Neither are the said ordinances vague as to dates of payment. There is no merit to the claim that "the imposition of tax has to depend upon an uncertain date yet to be determined (three years after the 'approval of the fishpond' by the Bureau of Fisheries, and upon an uncertain event (if the fishpond started operating before 1964), also to be determined by an uncertain individual or individuals." 34 Ordinance No. 15, in making the tax payable "after the lapse of three (3) years starting from the date said fishpond is approved by the Bureau of Fisheries," 35 is unequivocal about the date of payment, and its amendment by Ordinance No. 12, reckoning liability thereunder "beginning and taking effect from the year 1964 if the fishpond started operating before the year 1964 ," 36 does not give rise to any ambiguity. In either case, the dates of payment have been definitely established. The fact that the appellant has been allegedly uncertain about the reckoning dates — as far as his liability for the years 1964, 1965, and 1966 is concerned — presents a mere problem in computation, but it does not make the ordinances vague. In addition, the same would have been at most a difficult piece of legislation, which is not unfamiliar in this jurisdiction, but hardly a vague law.

As it stands, then, liability for the tax accrues on January 1, 1964 for fishponds in operation prior thereto (Ordinance No. 12), and for new fishponds, three years after their approval by the Bureau of Fisheries (Ordinance No. 15).
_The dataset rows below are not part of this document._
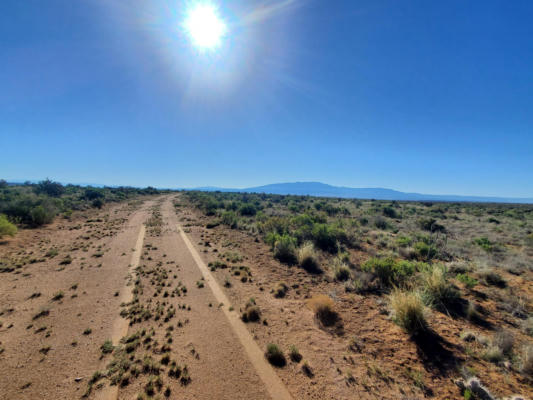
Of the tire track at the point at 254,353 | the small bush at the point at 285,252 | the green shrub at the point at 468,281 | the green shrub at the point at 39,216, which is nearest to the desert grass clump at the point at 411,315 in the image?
the tire track at the point at 254,353

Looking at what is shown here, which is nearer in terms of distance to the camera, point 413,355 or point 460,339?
point 413,355

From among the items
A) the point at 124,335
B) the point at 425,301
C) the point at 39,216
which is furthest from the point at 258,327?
the point at 39,216

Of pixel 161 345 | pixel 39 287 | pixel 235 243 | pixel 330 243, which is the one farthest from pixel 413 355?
pixel 39 287

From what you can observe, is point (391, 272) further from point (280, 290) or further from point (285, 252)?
point (285, 252)

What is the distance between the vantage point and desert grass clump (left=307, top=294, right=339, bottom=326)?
19.7 ft

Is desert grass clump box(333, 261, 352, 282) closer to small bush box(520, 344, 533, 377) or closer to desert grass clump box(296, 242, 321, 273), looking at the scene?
desert grass clump box(296, 242, 321, 273)

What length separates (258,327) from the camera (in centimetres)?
579

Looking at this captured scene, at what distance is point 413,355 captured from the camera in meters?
4.59

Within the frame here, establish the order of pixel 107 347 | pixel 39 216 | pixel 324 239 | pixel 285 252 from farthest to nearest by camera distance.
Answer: pixel 39 216
pixel 324 239
pixel 285 252
pixel 107 347

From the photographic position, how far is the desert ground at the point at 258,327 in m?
4.00

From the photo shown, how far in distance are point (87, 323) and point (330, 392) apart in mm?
6689

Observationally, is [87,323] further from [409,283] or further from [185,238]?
[409,283]

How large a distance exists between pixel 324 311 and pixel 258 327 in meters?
2.10

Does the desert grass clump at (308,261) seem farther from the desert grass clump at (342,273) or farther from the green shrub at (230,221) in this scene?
the green shrub at (230,221)
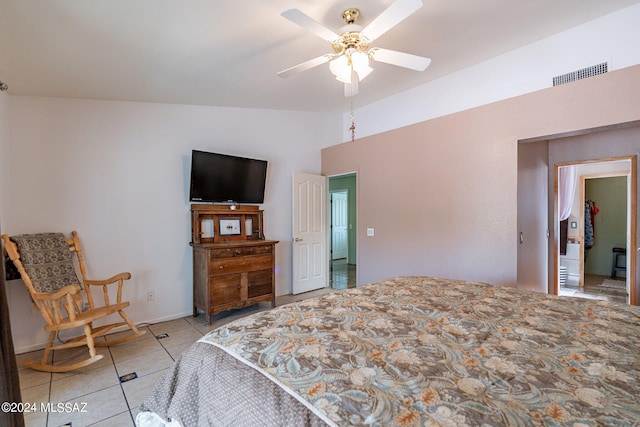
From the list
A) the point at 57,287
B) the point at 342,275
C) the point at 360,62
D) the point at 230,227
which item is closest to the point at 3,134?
the point at 57,287

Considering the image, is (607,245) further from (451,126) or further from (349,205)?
(349,205)

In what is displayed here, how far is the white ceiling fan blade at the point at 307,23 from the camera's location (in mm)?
1609

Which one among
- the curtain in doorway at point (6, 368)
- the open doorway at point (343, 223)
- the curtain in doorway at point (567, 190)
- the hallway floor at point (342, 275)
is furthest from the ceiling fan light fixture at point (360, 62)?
the open doorway at point (343, 223)

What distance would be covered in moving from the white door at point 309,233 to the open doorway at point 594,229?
3.70 meters

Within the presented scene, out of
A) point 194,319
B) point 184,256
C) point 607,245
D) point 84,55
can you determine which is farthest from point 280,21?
point 607,245

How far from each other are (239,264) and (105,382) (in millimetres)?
1569

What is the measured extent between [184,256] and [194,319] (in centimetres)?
76

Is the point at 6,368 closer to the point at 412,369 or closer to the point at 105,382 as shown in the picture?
the point at 105,382

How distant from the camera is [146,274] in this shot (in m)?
3.28

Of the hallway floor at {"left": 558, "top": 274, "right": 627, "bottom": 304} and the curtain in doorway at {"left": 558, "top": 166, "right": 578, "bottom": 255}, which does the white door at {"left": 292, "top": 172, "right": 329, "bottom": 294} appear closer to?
the hallway floor at {"left": 558, "top": 274, "right": 627, "bottom": 304}

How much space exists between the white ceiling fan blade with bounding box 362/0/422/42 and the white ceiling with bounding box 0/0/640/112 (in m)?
0.34

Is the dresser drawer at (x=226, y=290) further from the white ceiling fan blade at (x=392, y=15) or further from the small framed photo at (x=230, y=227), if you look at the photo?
the white ceiling fan blade at (x=392, y=15)

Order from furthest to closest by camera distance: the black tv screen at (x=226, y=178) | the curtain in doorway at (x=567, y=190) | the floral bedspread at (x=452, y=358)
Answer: the curtain in doorway at (x=567, y=190) → the black tv screen at (x=226, y=178) → the floral bedspread at (x=452, y=358)

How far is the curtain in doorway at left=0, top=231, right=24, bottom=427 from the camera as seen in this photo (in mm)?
1112
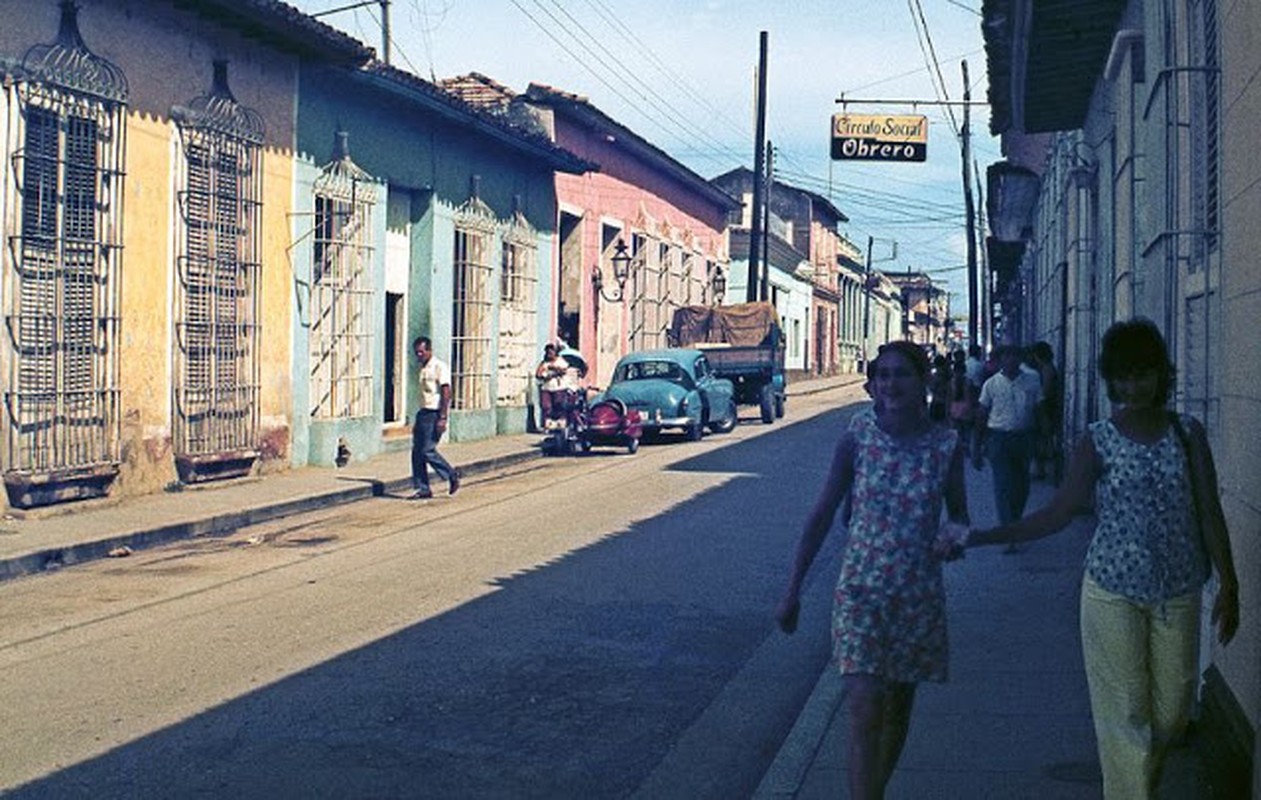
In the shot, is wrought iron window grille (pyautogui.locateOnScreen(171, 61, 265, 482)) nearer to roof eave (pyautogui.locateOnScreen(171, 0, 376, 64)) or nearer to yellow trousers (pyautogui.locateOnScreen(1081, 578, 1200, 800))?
roof eave (pyautogui.locateOnScreen(171, 0, 376, 64))

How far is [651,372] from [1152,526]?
22820 millimetres

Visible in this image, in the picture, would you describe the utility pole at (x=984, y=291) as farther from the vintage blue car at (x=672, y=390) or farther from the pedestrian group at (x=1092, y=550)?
the pedestrian group at (x=1092, y=550)

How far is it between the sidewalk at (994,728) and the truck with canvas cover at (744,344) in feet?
74.8

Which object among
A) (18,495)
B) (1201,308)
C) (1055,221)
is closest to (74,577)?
(18,495)

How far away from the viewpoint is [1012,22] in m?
12.8

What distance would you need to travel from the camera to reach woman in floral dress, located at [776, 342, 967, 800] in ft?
15.9

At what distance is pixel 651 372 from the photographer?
2733cm

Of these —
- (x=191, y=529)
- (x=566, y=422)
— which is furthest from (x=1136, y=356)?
(x=566, y=422)

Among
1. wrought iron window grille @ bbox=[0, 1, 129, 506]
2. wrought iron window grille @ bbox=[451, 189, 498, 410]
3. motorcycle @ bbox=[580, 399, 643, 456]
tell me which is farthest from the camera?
wrought iron window grille @ bbox=[451, 189, 498, 410]

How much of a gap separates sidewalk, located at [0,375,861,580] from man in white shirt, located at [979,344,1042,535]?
6.80 metres

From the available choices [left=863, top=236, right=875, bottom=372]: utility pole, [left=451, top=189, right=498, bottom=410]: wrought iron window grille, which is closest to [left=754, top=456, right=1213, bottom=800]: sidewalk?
[left=451, top=189, right=498, bottom=410]: wrought iron window grille

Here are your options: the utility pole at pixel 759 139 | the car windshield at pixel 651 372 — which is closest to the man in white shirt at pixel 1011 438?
the car windshield at pixel 651 372

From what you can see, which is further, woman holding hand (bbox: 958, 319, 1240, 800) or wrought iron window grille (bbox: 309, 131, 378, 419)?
wrought iron window grille (bbox: 309, 131, 378, 419)

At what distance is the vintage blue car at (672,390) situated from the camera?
1022 inches
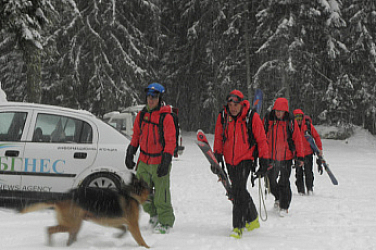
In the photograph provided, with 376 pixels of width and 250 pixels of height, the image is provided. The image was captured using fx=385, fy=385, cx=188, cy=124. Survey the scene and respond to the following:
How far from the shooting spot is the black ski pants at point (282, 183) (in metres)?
6.46

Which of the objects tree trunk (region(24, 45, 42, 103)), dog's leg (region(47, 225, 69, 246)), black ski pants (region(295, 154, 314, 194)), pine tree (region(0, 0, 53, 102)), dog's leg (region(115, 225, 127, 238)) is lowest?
black ski pants (region(295, 154, 314, 194))

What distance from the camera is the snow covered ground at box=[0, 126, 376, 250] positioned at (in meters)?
4.41

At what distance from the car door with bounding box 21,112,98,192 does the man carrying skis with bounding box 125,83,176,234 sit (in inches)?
56.6

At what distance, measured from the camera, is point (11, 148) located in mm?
5934

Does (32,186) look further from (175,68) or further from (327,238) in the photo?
(175,68)

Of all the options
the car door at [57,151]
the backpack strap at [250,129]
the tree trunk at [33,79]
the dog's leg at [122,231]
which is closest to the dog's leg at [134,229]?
the dog's leg at [122,231]

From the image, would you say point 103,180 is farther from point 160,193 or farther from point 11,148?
point 160,193

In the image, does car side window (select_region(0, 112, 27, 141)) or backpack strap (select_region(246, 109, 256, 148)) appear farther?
car side window (select_region(0, 112, 27, 141))

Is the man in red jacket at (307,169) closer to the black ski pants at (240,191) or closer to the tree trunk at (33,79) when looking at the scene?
the black ski pants at (240,191)

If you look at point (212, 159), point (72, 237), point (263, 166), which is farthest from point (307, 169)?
point (72, 237)

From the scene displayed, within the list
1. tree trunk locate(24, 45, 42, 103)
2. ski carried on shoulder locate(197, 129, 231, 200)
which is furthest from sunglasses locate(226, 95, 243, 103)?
tree trunk locate(24, 45, 42, 103)

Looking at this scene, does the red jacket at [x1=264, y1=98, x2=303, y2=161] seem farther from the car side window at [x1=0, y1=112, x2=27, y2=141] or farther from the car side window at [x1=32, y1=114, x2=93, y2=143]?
the car side window at [x1=0, y1=112, x2=27, y2=141]

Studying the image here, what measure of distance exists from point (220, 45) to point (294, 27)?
17.5ft

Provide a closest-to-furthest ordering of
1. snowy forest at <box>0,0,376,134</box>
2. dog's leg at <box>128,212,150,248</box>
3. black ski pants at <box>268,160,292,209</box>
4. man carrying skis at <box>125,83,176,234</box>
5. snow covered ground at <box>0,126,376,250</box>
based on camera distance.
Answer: dog's leg at <box>128,212,150,248</box>, snow covered ground at <box>0,126,376,250</box>, man carrying skis at <box>125,83,176,234</box>, black ski pants at <box>268,160,292,209</box>, snowy forest at <box>0,0,376,134</box>
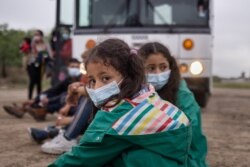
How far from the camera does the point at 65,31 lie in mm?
10242

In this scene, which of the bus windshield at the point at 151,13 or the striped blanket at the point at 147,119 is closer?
the striped blanket at the point at 147,119

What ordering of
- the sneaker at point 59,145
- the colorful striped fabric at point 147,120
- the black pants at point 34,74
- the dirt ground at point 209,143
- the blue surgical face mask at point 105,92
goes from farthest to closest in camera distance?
the black pants at point 34,74 → the sneaker at point 59,145 → the dirt ground at point 209,143 → the blue surgical face mask at point 105,92 → the colorful striped fabric at point 147,120

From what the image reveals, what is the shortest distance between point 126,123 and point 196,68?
6.90 m

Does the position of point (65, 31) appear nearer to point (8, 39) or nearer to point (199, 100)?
point (199, 100)

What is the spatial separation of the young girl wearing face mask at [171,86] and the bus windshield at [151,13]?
5.55 m

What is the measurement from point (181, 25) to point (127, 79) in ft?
22.8

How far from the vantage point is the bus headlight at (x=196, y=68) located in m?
8.97

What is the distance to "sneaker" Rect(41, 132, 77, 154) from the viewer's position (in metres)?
5.23

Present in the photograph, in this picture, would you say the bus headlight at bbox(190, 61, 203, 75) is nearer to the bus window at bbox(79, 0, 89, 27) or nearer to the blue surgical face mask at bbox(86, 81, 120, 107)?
the bus window at bbox(79, 0, 89, 27)

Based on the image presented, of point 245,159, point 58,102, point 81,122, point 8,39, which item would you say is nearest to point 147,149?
point 81,122

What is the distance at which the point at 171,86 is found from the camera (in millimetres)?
3584

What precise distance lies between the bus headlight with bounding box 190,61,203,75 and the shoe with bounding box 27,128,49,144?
3.73m

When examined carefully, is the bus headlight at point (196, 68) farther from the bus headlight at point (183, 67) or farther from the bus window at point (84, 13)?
the bus window at point (84, 13)

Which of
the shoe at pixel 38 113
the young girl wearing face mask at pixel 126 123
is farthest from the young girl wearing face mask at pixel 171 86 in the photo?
the shoe at pixel 38 113
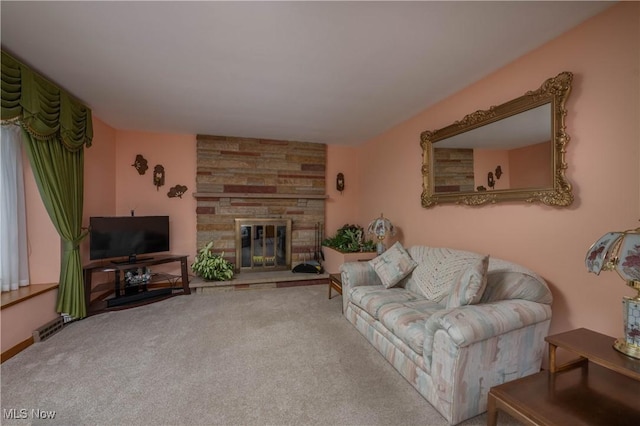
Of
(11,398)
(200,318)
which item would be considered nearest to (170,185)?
(200,318)

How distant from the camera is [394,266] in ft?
9.28

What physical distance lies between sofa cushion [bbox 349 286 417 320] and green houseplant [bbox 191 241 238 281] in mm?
2353

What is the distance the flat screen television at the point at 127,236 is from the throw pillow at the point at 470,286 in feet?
12.9

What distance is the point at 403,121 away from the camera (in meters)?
3.79

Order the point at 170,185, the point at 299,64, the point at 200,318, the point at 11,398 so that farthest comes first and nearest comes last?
the point at 170,185, the point at 200,318, the point at 299,64, the point at 11,398

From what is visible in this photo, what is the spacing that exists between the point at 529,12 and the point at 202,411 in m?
3.27

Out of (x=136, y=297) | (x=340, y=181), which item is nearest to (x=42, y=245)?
(x=136, y=297)

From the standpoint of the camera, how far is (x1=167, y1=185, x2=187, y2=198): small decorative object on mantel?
14.6 feet

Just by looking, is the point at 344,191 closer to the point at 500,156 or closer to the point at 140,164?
the point at 500,156

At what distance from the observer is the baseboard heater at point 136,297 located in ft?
11.0

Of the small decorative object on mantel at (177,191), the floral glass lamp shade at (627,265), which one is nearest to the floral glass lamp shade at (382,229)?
the floral glass lamp shade at (627,265)

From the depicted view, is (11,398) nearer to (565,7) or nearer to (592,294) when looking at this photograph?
(592,294)

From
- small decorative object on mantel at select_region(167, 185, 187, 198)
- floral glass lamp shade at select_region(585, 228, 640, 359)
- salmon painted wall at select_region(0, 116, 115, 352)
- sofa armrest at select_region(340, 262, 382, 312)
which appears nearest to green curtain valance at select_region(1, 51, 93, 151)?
salmon painted wall at select_region(0, 116, 115, 352)

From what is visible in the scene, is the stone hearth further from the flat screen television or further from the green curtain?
the green curtain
This is so since the amendatory act (Ordinance No. 12) merely granted amnesty unto old, delinquent fishpond operators. It did not repeal its mother ordinances (Nos. 4 and 15). With respect to new operators, Ordinance No. 15 should still prevail.

To the Court, the ordinances in question set forth enough standards that clarify imagined ambiguities. While such standards are not apparent from the face thereof, they are visible from the intent of the said ordinances.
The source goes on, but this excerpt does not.